Another way to visually inspect how well the selected model does at predicting successes and failures is to look at the Predicted vs Observed graph provided in the Graphs section of the Navigator by default. The graph for our data looks like this:
Interpretation of this graph is fairly straightforward. In this graph, we can see that there are two groups (one for the group of individuals that survived and one for the group of individuals that did not). We can also see the distribution of predicted probabilities for both of those groups. Looking at the violin plot for the group of individuals that died, we can see that the majority of them had predicted probabilities of survival well below 0.5 (with a median of 0.1383 and mean of 0.2411). We can also see that the model did not perform as well with classifying the group of observed survivors. For this group, we see that the predicted probabilities are more uniformly distributed (with a median of 0.6564 and a mean of 0.6068). Of course, the predictions are based only on the independent variables (age, gender and class of service) and ignore the actual outcome.
If we click back to the "Tabular results" tab of the results sheet, we can continue investigating the other results reported by multiple logistic regression. By default, the next section of the results provides one of two ways that Prism can test how well the model fits the data. This test is known as the Hosmer-Lemeshow test, and tests the null hypothesis that the selected model is correct. The specifics of this test are a bit complicated, but based on our data, we would likely elect to reject this null hypothesis that the specified model is correct.

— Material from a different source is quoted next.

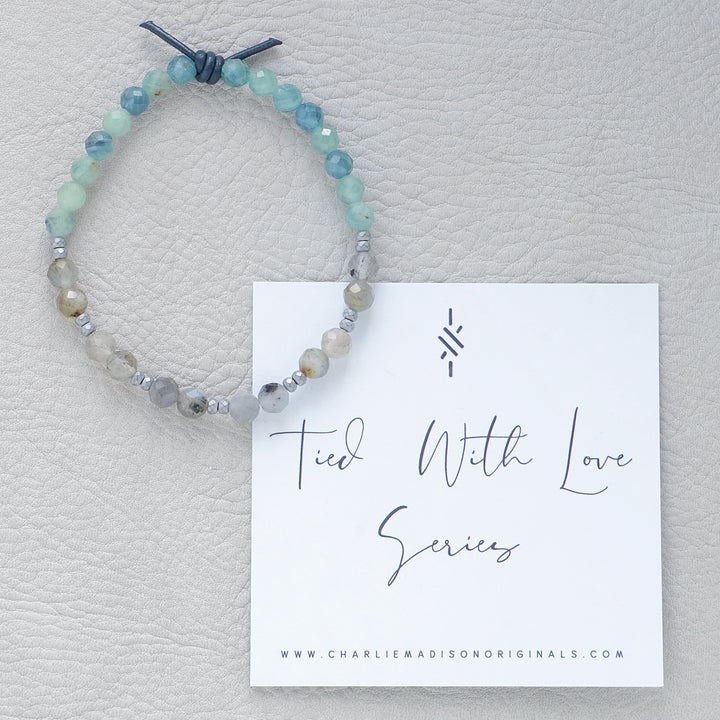 PRE-ORDER: Tied With Love - Transformation | Limited-Edition Mini Bracelet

Given this result, we may choose to investigate additional factors that could have influenced the probability of survival that weren't included in our original model. However, it's very important to note that the Hosmer-Lemeshow test has been shown to be sensitive to slight changes in its calculation method, and as such is included in Prism's results primarily as a means to validate findings in Prism with other software applications.
A small P value does NOT necessarily mean that your model is somehow inherently "bad". After all,
"All models are wrong, but some are useful..."
The final pieces of information that Prism provides from multiple logistic regression are given in the form of a data summary that includes the number of rows in the data table, the number of rows that were skipped, and the difference of these two values providing the number of observations in the analysis. Note that in our data set, we have 1314 rows in the table (1315 if you added the example for interpolation), but only 1313 rows analyzed. This difference is due to the fact that the outcome (survived or didn't) was unknown for one (or more) passengers, and so these rows were skipped when fitting the model.
Additionally in the data summary, the total number of 1s and the total number of 0s is given as "Number of Survived" and "Number of Died". Finally, three ratios are provided: number of observations to number of parameters, number of survived to number of parameters, and number of died to number of parameters (we recommend that these last two ratios should be at least 10 for logistic regression).